R

This are my notes from the freeCodeCamp course on R.

Set-up

  • Download R
  • Download R-Studio (Environment saves variables)

Basic Keyboard Shortcuts

  • Ctr + Enter # runs the line were the cursor is
  • To get help with something in R, just type a question mark: ?plot
  • for contributed packages:
    - # Get info on package
      p_help(psych)           # Opens package PDF in browser
      p_help(psych, web = F)  # Opens help in R Viewer
    

Packages

There are two types of packages:

  • Base, which are installed with R butnot loaded by default
  • Contributed, which need to be downloaded, installed and loaded separately. Which are available at:
    • CRAN (comprehensive R archive network)
    • Crantastic! (redirect to CRAN)
    • GitHub

Install and load packages

A helpful package manager is pacman. Install it first and then use it for the installation of all other libraries:

# pacman is useful for contributed packages
install.packages("pacman")

# load the package pacman
library(pacman)  

# Or, by using "pacman::p_load" you can use the p_load function from pacman without actually loading pacman.
# These are packages generally useful packages.
pacman::p_load(pacman, dplyr, GGally, ggplot2, ggthemes, 
  ggvis, httr, lubridate, plotly, rio, rmarkdown, shiny, 
  stringr, tidyr)  

library(datasets)  # Load/unload base packages manually

# CLEAN UP #################################################

# Clear packages
p_unload(dplyr, tidyr, stringr) # Clear specific packages
p_unload(all)  # Easier: clears all add-ons
detach("package:datasets", unload = TRUE)  # For base

Plot

R chooses the best plot for your data automatically. To do this, first load the dataset:

library(datasets)  # Load/unload base packages manually

Now to plot the data you can either specify one or more variables that are supposed to be portrayed:

plot(iris$Species)  # Categorical variable
plot(iris$Petal.Length)  # Quantitative variable
plot(iris$Species, iris$Petal.Width)  # Cat x quant
plot(iris$Petal.Length, iris$Petal.Width)  # Quant pair

Or you can just plot the whole dataset, which creates a matrix of graphs that show all different variables and can be useful for an overview:

plot(iris)  # Entire data frame

Of course it is also possible to adjust the visuals of your graph:

# Plot with options
plot(iris$Petal.Length, iris$Petal.Width,
  col = "#cc0000",  # Hex code for datalab.cc red
  pch = 19,         # pch stands for point character --> Use solid circles for points
  main = "Iris: Petal Length vs. Petal Width", # headline of the graph
  xlab = "Petal Length",
  ylab = "Petal Width")

***

* _Challenges_:
A. Answer these questions about the R notes:
(i) Which package manager do the notes recommend installing first?
(ii) According to a comment in the plotting code, what does pch stand for?
(iii) Where are contributed packages available, according to the notes?
B. Return the part of the R notes starting at "# pacman is" and ending at "stringr, tidyr)", copied word for word.

* _Supplied data_:

***

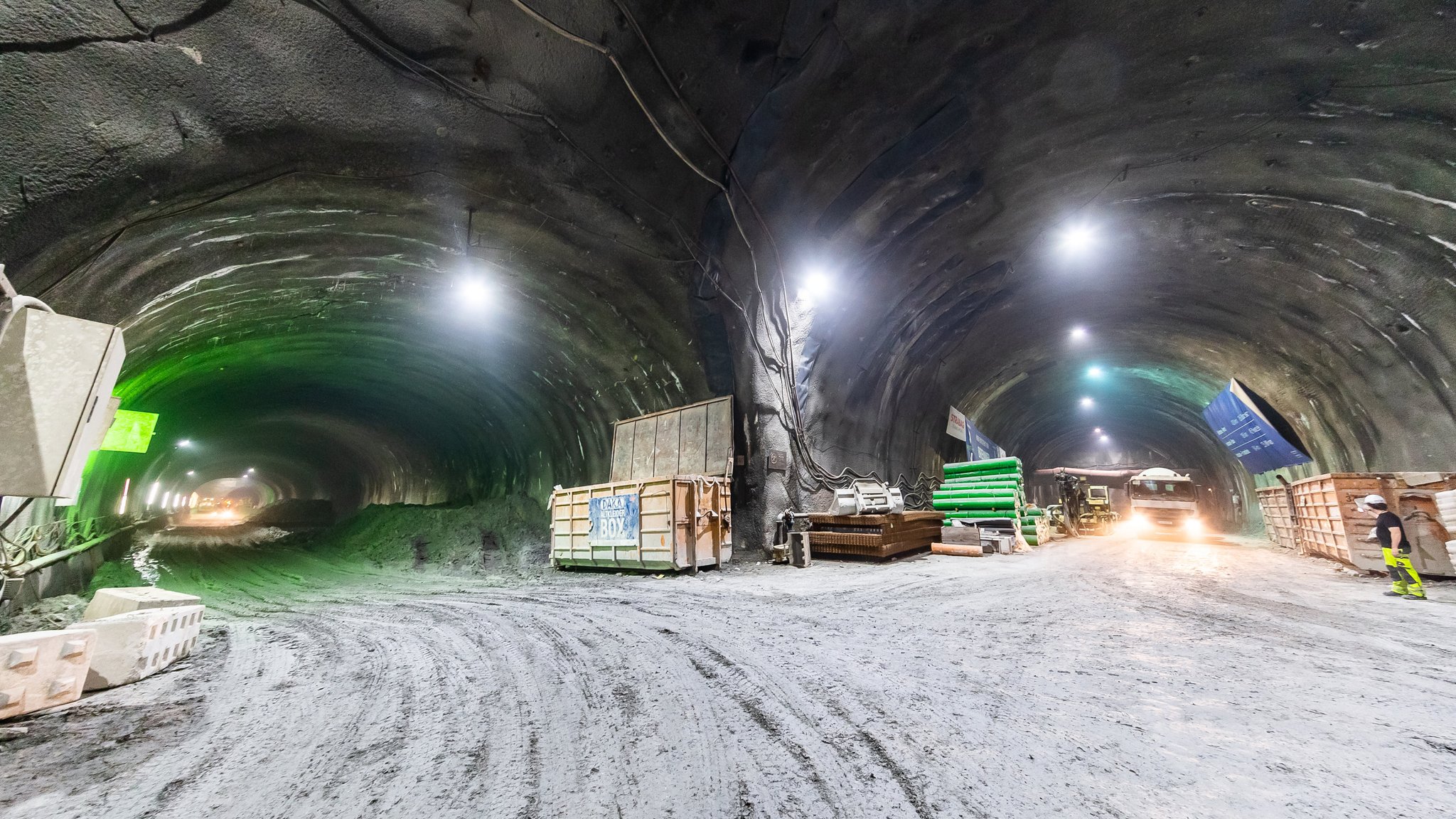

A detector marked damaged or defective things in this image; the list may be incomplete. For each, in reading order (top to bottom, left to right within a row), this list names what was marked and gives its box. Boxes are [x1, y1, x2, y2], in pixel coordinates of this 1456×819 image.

rusty skip container [547, 475, 734, 571]
rusty skip container [1287, 472, 1456, 574]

***

* _Answers in order_:
A.
(i) pacman
(ii) Point character
(iii) CRAN (comprehensive R archive network), Crantastic! (redirect to CRAN), and GitHub

B.
# pacman is useful for contributed packages
install.packages("pacman")

# load the package pacman
library(pacman)  

# Or, by using "pacman::p_load" you can use the p_load function from pacman without actually loading pacman.
# These are packages generally useful packages.
pacman::p_load(pacman, dplyr, GGally, ggplot2, ggthemes, 
  ggvis, httr, lubridate, plotly, rio, rmarkdown, shiny, 
  stringr, tidyr)